[Stored data]
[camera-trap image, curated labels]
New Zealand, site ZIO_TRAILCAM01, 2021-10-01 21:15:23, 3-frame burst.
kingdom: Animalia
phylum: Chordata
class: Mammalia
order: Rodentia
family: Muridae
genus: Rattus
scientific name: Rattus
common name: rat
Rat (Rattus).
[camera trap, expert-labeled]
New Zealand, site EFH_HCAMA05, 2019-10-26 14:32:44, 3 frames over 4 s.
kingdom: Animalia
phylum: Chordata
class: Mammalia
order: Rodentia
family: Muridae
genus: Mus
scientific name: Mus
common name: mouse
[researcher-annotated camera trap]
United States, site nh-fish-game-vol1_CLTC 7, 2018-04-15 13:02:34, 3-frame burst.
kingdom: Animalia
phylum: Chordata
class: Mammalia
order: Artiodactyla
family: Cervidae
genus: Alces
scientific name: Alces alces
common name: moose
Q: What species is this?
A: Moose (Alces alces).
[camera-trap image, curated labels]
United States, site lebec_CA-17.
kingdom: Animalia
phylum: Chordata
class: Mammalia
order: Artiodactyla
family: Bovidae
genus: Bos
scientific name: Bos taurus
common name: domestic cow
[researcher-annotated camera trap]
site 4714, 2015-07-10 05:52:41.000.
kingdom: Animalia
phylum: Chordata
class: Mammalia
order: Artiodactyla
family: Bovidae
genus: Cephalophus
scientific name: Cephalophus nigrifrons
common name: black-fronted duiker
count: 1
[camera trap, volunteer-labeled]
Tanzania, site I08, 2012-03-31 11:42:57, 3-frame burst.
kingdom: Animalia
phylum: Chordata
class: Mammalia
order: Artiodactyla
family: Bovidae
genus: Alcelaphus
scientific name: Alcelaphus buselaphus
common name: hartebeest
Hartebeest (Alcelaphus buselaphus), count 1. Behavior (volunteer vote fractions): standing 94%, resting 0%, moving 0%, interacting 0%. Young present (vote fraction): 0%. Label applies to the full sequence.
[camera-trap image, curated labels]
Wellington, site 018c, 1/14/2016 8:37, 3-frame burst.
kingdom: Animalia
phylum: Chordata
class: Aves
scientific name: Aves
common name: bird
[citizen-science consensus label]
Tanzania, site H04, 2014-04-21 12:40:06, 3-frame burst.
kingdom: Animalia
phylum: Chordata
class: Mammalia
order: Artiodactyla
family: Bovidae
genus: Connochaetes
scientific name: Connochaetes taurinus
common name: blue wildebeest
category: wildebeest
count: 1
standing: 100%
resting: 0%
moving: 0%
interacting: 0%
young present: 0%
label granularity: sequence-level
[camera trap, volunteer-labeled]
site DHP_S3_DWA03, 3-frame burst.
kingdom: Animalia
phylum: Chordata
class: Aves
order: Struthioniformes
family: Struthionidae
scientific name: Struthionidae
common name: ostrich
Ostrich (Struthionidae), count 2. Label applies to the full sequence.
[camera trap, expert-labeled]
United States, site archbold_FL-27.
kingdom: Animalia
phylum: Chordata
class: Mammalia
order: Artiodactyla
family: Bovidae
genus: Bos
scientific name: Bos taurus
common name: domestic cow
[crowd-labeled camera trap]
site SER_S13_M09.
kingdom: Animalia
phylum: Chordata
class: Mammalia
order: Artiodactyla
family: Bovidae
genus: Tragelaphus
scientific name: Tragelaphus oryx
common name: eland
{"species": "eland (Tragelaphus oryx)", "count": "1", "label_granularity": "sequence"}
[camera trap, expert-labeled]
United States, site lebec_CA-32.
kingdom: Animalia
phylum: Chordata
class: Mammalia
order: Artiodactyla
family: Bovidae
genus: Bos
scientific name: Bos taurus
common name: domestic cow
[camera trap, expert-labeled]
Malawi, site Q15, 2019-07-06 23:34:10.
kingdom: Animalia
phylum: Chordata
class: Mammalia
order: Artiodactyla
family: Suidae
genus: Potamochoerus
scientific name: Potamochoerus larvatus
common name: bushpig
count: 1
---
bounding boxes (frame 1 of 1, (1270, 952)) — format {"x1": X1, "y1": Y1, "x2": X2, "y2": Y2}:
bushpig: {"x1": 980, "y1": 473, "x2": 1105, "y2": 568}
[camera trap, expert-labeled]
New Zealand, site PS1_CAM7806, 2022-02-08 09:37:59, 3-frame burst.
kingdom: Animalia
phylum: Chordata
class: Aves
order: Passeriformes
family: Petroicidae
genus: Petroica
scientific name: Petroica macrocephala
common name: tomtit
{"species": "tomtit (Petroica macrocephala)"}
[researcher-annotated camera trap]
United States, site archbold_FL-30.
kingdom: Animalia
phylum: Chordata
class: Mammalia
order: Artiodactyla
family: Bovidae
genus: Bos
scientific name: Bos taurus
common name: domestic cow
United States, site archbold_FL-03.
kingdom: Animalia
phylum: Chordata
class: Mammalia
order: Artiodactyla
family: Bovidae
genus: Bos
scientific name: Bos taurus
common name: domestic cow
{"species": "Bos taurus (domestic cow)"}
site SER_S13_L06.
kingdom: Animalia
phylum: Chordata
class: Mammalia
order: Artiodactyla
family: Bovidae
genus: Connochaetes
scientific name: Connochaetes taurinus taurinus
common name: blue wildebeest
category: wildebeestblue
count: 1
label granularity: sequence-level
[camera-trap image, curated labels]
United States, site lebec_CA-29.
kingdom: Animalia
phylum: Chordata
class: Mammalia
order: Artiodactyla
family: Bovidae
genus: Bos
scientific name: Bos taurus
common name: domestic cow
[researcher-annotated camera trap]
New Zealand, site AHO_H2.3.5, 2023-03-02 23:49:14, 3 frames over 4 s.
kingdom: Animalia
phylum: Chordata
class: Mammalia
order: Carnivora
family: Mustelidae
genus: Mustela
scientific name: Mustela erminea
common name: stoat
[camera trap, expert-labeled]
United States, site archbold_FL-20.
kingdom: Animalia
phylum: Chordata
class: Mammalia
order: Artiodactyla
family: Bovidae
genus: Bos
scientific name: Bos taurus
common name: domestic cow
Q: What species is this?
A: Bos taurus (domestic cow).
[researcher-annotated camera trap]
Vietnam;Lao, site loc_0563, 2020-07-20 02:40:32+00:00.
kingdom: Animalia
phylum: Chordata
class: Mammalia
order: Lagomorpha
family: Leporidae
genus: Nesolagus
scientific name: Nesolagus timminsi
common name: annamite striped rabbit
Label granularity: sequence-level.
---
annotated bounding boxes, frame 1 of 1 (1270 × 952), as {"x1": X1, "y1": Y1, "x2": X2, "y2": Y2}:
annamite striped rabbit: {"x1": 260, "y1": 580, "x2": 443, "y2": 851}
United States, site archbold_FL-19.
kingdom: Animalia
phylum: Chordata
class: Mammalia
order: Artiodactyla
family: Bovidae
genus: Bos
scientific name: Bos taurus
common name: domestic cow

YOUR TASK
Would you please give the data above again, exactly as it appears?

EXERCISE ANSWER
[camera-trap image, curated labels]
New Zealand, site ZIO_TRAILCAM01, 2021-10-01 21:15:23, 3-frame burst.
kingdom: Animalia
phylum: Chordata
class: Mammalia
order: Rodentia
family: Muridae
genus: Rattus
scientific name: Rattus
common name: rat
Rat (Rattus).
[camera trap, expert-labeled]
New Zealand, site EFH_HCAMA05, 2019-10-26 14:32:44, 3 frames over 4 s.
kingdom: Animalia
phylum: Chordata
class: Mammalia
order: Rodentia
family: Muridae
genus: Mus
scientific name: Mus
common name: mouse
[researcher-annotated camera trap]
United States, site nh-fish-game-vol1_CLTC 7, 2018-04-15 13:02:34, 3-frame burst.
kingdom: Animalia
phylum: Chordata
class: Mammalia
order: Artiodactyla
family: Cervidae
genus: Alces
scientific name: Alces alces
common name: moose
Q: What species is this?
A: Moose (Alces alces).
[camera-trap image, curated labels]
United States, site lebec_CA-17.
kingdom: Animalia
phylum: Chordata
class: Mammalia
order: Artiodactyla
family: Bovidae
genus: Bos
scientific name: Bos taurus
common name: domestic cow
[researcher-annotated camera trap]
site 4714, 2015-07-10 05:52:41.000.
kingdom: Animalia
phylum: Chordata
class: Mammalia
order: Artiodactyla
family: Bovidae
genus: Cephalophus
scientific name: Cephalophus nigrifrons
common name: black-fronted duiker
count: 1
[camera trap, volunteer-labeled]
Tanzania, site I08, 2012-03-31 11:42:57, 3-frame burst.
kingdom: Animalia
phylum: Chordata
class: Mammalia
order: Artiodactyla
family: Bovidae
genus: Alcelaphus
scientific name: Alcelaphus buselaphus
common name: hartebeest
Hartebeest (Alcelaphus buselaphus), count 1. Behavior (volunteer vote fractions): standing 94%, resting 0%, moving 0%, interacting 0%. Young present (vote fraction): 0%. Label applies to the full sequence.
[camera-trap image, curated labels]
Wellington, site 018c, 1/14/2016 8:37, 3-frame burst.
kingdom: Animalia
phylum: Chordata
class: Aves
scientific name: Aves
common name: bird
[citizen-science consensus label]
Tanzania, site H04, 2014-04-21 12:40:06, 3-frame burst.
kingdom: Animalia
phylum: Chordata
class: Mammalia
order: Artiodactyla
family: Bovidae
genus: Connochaetes
scientific name: Connochaetes taurinus
common name: blue wildebeest
category: wildebeest
count: 1
standing: 100%
resting: 0%
moving: 0%
interacting: 0%
young present: 0%
label granularity: sequence-level
[camera trap, volunteer-labeled]
site DHP_S3_DWA03, 3-frame burst.
kingdom: Animalia
phylum: Chordata
class: Aves
order: Struthioniformes
family: Struthionidae
scientific name: Struthionidae
common name: ostrich
Ostrich (Struthionidae), count 2. Label applies to the full sequence.
[camera trap, expert-labeled]
United States, site archbold_FL-27.
kingdom: Animalia
phylum: Chordata
class: Mammalia
order: Artiodactyla
family: Bovidae
genus: Bos
scientific name: Bos taurus
common name: domestic cow
[crowd-labeled camera trap]
site SER_S13_M09.
kingdom: Animalia
phylum: Chordata
class: Mammalia
order: Artiodactyla
family: Bovidae
genus: Tragelaphus
scientific name: Tragelaphus oryx
common name: eland
{"species": "eland (Tragelaphus oryx)", "count": "1", "label_granularity": "sequence"}
[camera trap, expert-labeled]
United States, site lebec_CA-32.
kingdom: Animalia
phylum: Chordata
class: Mammalia
order: Artiodactyla
family: Bovidae
genus: Bos
scientific name: Bos taurus
common name: domestic cow
[camera trap, expert-labeled]
Malawi, site Q15, 2019-07-06 23:34:10.
kingdom: Animalia
phylum: Chordata
class: Mammalia
order: Artiodactyla
family: Suidae
genus: Potamochoerus
scientific name: Potamochoerus larvatus
common name: bushpig
count: 1
---
bounding boxes (frame 1 of 1, (1270, 952)) — format {"x1": X1, "y1": Y1, "x2": X2, "y2": Y2}:
bushpig: {"x1": 980, "y1": 473, "x2": 1105, "y2": 568}
[camera trap, expert-labeled]
New Zealand, site PS1_CAM7806, 2022-02-08 09:37:59, 3-frame burst.
kingdom: Animalia
phylum: Chordata
class: Aves
order: Passeriformes
family: Petroicidae
genus: Petroica
scientific name: Petroica macrocephala
common name: tomtit
{"species": "tomtit (Petroica macrocephala)"}
[researcher-annotated camera trap]
United States, site archbold_FL-30.
kingdom: Animalia
phylum: Chordata
class: Mammalia
order: Artiodactyla
family: Bovidae
genus: Bos
scientific name: Bos taurus
common name: domestic cow
United States, site archbold_FL-03.
kingdom: Animalia
phylum: Chordata
class: Mammalia
order: Artiodactyla
family: Bovidae
genus: Bos
scientific name: Bos taurus
common name: domestic cow
{"species": "Bos taurus (domestic cow)"}
site SER_S13_L06.
kingdom: Animalia
phylum: Chordata
class: Mammalia
order: Artiodactyla
family: Bovidae
genus: Connochaetes
scientific name: Connochaetes taurinus taurinus
common name: blue wildebeest
category: wildebeestblue
count: 1
label granularity: sequence-level
[camera-trap image, curated labels]
United States, site lebec_CA-29.
kingdom: Animalia
phylum: Chordata
class: Mammalia
order: Artiodactyla
family: Bovidae
genus: Bos
scientific name: Bos taurus
common name: domestic cow
[researcher-annotated camera trap]
New Zealand, site AHO_H2.3.5, 2023-03-02 23:49:14, 3 frames over 4 s.
kingdom: Animalia
phylum: Chordata
class: Mammalia
order: Carnivora
family: Mustelidae
genus: Mustela
scientific name: Mustela erminea
common name: stoat
[camera trap, expert-labeled]
United States, site archbold_FL-20.
kingdom: Animalia
phylum: Chordata
class: Mammalia
order: Artiodactyla
family: Bovidae
genus: Bos
scientific name: Bos taurus
common name: domestic cow
Q: What species is this?
A: Bos taurus (domestic cow).
[researcher-annotated camera trap]
Vietnam;Lao, site loc_0563, 2020-07-20 02:40:32+00:00.
kingdom: Animalia
phylum: Chordata
class: Mammalia
order: Lagomorpha
family: Leporidae
genus: Nesolagus
scientific name: Nesolagus timminsi
common name: annamite striped rabbit
Label granularity: sequence-level.
---
annotated bounding boxes, frame 1 of 1 (1270 × 952), as {"x1": X1, "y1": Y1, "x2": X2, "y2": Y2}:
annamite striped rabbit: {"x1": 260, "y1": 580, "x2": 443, "y2": 851}
United States, site archbold_FL-19.
kingdom: Animalia
phylum: Chordata
class: Mammalia
order: Artiodactyla
family: Bovidae
genus: Bos
scientific name: Bos taurus
common name: domestic cow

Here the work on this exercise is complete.